**Work item**
I'd like an exact copy of every line from the start of the entries below through the line containing "1 Length: Measure", please.

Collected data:

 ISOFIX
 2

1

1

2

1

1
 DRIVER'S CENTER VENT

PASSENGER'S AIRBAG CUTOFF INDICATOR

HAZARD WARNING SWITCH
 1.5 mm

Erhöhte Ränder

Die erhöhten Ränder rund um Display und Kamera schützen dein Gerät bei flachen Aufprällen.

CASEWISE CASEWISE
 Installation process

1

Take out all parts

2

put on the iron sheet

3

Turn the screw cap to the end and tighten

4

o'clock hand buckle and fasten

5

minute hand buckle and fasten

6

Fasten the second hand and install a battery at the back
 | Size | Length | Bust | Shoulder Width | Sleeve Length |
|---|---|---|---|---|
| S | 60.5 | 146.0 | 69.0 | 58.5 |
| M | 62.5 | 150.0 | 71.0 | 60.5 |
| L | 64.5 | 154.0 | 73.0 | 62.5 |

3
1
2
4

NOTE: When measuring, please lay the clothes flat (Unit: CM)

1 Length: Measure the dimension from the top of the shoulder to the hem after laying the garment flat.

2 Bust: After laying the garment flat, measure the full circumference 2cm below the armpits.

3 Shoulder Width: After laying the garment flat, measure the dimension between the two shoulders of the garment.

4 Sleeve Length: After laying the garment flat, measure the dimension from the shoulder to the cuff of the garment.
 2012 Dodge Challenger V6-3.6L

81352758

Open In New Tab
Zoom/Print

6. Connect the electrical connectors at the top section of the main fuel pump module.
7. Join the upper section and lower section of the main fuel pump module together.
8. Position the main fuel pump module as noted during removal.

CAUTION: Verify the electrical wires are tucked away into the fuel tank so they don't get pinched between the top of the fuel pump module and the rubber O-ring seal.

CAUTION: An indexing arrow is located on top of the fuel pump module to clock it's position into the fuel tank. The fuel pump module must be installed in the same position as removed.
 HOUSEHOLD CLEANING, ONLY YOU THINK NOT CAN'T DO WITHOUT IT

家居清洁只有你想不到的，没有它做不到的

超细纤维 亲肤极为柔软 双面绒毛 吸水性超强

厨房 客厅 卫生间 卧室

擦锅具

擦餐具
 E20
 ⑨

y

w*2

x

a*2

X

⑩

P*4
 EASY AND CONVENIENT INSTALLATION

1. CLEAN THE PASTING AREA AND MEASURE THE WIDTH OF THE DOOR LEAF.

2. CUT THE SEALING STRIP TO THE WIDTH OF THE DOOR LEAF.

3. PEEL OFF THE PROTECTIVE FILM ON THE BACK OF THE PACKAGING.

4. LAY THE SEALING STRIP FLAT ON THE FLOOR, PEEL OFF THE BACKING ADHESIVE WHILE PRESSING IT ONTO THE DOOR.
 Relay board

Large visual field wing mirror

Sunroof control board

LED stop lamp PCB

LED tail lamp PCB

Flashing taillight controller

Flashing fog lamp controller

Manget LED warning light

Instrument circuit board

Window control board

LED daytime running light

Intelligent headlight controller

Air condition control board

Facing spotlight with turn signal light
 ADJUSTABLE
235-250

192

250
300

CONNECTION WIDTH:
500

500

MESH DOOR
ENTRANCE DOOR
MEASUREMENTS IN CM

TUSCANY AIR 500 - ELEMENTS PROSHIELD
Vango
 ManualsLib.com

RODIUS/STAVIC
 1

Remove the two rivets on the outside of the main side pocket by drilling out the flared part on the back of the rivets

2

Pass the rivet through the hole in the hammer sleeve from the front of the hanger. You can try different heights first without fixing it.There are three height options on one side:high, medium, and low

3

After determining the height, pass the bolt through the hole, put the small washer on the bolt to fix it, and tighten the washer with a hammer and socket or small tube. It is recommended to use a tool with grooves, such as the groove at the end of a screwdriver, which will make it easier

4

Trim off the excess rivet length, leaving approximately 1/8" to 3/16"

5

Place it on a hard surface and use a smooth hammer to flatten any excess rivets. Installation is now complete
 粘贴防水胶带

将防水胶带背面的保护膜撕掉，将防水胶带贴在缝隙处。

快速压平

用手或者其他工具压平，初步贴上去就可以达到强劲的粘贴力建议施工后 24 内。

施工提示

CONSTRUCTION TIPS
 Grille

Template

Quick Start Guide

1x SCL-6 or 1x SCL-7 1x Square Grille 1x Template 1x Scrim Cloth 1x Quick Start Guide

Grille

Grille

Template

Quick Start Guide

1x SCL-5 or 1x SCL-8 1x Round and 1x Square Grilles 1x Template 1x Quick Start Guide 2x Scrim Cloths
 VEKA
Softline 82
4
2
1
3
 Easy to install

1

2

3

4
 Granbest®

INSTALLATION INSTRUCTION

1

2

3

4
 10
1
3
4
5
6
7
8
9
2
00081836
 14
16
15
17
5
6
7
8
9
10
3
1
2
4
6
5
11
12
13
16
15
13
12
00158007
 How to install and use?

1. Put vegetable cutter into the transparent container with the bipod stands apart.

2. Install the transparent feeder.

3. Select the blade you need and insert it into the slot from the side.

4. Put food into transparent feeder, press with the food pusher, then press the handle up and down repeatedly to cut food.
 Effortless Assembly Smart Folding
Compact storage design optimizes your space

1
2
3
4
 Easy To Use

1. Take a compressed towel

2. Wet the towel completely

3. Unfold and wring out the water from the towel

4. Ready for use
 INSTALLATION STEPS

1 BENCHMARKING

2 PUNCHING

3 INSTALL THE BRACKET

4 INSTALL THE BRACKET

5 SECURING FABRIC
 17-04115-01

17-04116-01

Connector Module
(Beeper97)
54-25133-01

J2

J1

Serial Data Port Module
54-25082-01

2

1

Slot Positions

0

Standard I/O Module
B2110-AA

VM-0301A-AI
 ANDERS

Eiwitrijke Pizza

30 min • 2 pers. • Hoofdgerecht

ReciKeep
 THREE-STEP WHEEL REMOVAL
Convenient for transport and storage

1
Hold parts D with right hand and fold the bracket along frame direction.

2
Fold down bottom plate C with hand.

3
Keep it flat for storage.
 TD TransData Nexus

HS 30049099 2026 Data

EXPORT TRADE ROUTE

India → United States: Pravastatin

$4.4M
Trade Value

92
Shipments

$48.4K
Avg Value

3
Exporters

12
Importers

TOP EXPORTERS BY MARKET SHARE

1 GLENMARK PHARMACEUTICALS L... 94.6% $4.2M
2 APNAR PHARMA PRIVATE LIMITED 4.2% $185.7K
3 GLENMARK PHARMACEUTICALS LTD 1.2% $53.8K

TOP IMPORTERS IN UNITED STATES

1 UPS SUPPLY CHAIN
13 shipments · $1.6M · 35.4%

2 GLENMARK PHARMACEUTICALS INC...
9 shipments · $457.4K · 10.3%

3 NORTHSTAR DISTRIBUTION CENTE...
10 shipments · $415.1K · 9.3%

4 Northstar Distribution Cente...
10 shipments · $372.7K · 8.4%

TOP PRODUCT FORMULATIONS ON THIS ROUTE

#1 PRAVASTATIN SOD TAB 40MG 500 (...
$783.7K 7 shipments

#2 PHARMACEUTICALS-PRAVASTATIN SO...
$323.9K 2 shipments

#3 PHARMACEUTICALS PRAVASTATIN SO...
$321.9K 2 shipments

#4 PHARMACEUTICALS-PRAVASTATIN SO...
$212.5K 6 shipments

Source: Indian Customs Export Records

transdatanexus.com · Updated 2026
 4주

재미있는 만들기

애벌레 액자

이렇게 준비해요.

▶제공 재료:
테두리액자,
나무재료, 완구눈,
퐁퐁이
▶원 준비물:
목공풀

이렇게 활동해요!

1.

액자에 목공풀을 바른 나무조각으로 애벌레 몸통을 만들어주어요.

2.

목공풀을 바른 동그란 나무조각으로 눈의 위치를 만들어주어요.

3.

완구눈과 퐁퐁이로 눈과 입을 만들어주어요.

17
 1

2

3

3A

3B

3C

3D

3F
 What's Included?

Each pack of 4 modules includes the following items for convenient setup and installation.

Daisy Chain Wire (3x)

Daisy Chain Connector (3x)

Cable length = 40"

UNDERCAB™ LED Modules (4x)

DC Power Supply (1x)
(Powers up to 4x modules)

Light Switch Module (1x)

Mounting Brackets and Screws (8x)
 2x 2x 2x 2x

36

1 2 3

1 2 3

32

**Task answer**
 ISOFIX
 2

1

1

2

1

1
 DRIVER'S CENTER VENT

PASSENGER'S AIRBAG CUTOFF INDICATOR

HAZARD WARNING SWITCH
 1.5 mm

Erhöhte Ränder

Die erhöhten Ränder rund um Display und Kamera schützen dein Gerät bei flachen Aufprällen.

CASEWISE CASEWISE
 Installation process

1

Take out all parts

2

put on the iron sheet

3

Turn the screw cap to the end and tighten

4

o'clock hand buckle and fasten

5

minute hand buckle and fasten

6

Fasten the second hand and install a battery at the back
 | Size | Length | Bust | Shoulder Width | Sleeve Length |
|---|---|---|---|---|
| S | 60.5 | 146.0 | 69.0 | 58.5 |
| M | 62.5 | 150.0 | 71.0 | 60.5 |
| L | 64.5 | 154.0 | 73.0 | 62.5 |

3
1
2
4

NOTE: When measuring, please lay the clothes flat (Unit: CM)

1 Length: Measure the dimension from the top of the shoulder to the hem after laying the garment flat.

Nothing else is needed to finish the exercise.